───── Provided passage ─────

Pass / fail decision

Skill Creator v1.0.0 passes acceptance testing when:

  1. All 7 test scenarios pass structural checks (output skills validate against the frontmatter schema; required sections present).
  2. All 7 test scenarios pass calibration evaluation — output skills follow the Skill-Authoring Guide conventions.
  3. Both refusal scenarios trigger documented refusal behavior.
  4. Cross-cutting verification passes on every scenario.

Reviewer notes

Skill Creator is the most procedurally-distinct of the M1 starter skills — it produces other skills as output rather than producing analysis of documents. The reviewing process is similarly distinct:

  • The reviewer evaluates the output skills against the Skill-Authoring Guide conventions (rather than against substantive legal correctness — that depends on the input scenario).
  • The reviewer verifies the conversation flow is calibrated — that Skill Creator asks operationally-useful questions, applies sensible defaults, and refuses out-of-scope.

───── The data ─────

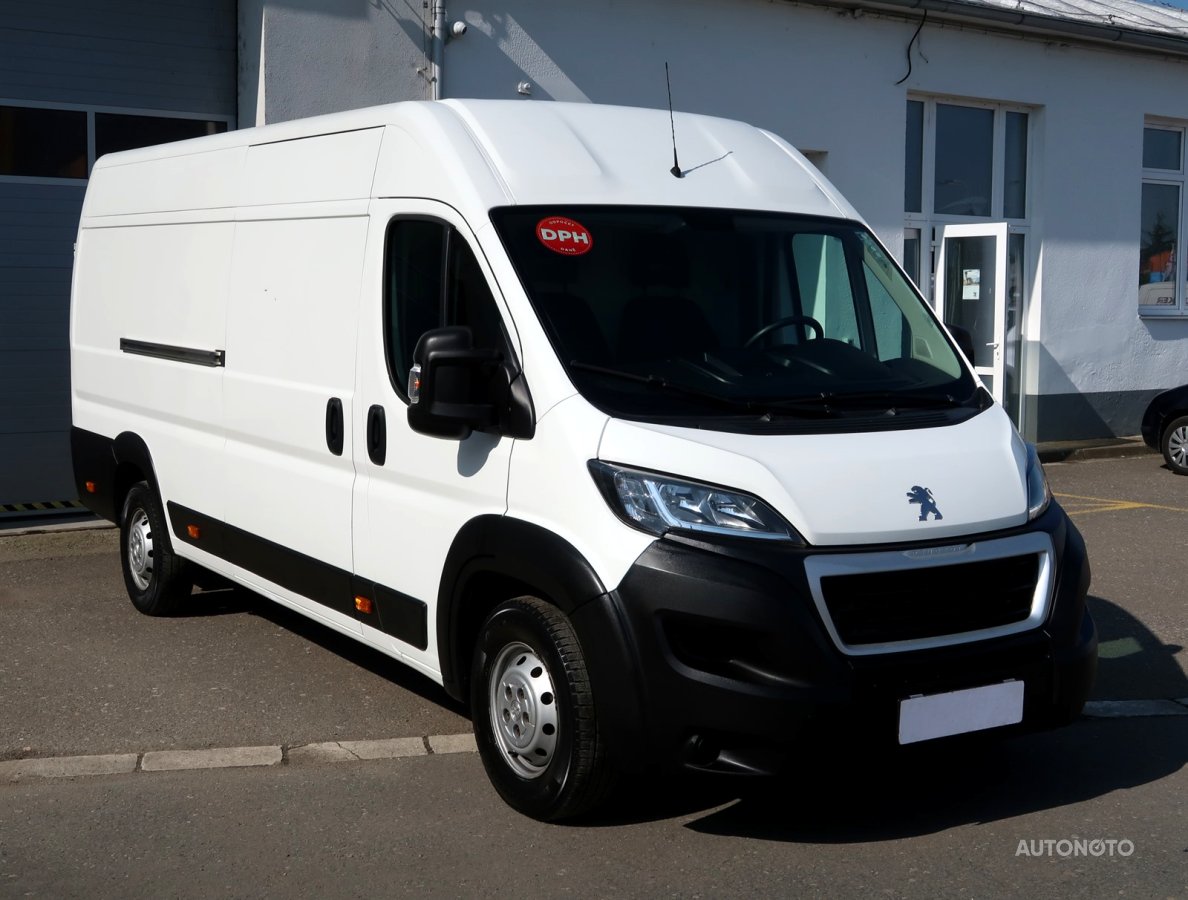 Peugeot Boxer, 2018 - celkový pohled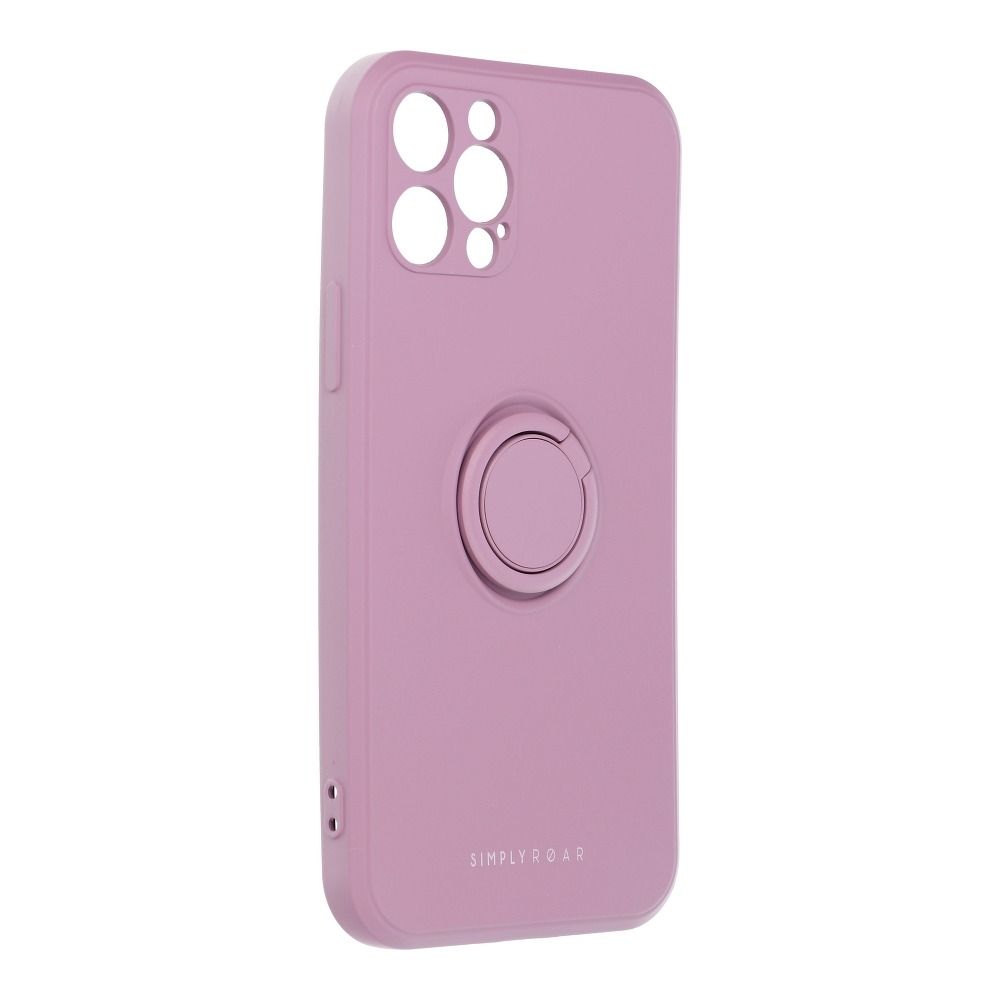 Puzdro ROAR case AMBER for IPHONE 12 Pro fialové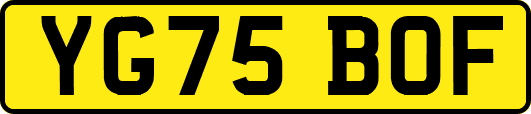 YG75BOF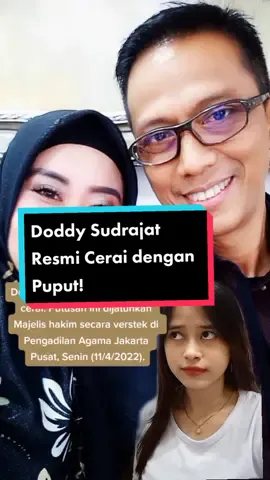 Doddy Sudrajat & Puput resmi cerai gaes! 😲 #doddysudrajat #puputsudrajad #doddysudrajatcerai #perceraian #soundgala #gala #beritaterkini #infoseleb #tiktoktainment #kuyouupdate #bersamakuyou #darikuuntukyou #kuyouid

─────

(Required work):
a) In the Skill Creator acceptance-testing notes, why does the reviewer check the output skills against the Skill-Authoring Guide instead of for legal correctness? Answer in one to three sentences.
b) Write what comes next in the Skill Creator acceptance-testing notes, starting after their last line.

(Answers by task):
a) Skill Creator produces other skills as output rather than analysis of documents, so its review process is different from the other M1 starter skills. Whether an output is legally correct depends on the input scenario, so the reviewer judges the output skills against the Skill-Authoring Guide conventions.

b)
  • The reviewer verifies the output frontmatter validates and the output body follows the standard structure.

Specific competencies for the reviewer:

  • Familiarity with the Skill-Authoring Guide and the conventions established by M1 starter skills.
  • Ability to recognize when an output skill is well-formed vs. when it would need significant rework before merge.
  • Recognition of the conservative-posture conventions and whether output skills inherit them.

Calibration assessment is documented in test-results/skill-creator-v1.0.0/calibration-assessment.md. The output skills produced during testing are stored in test-results/skill-creator-v1.0.0/generated-skills/ for the reviewer to inspect.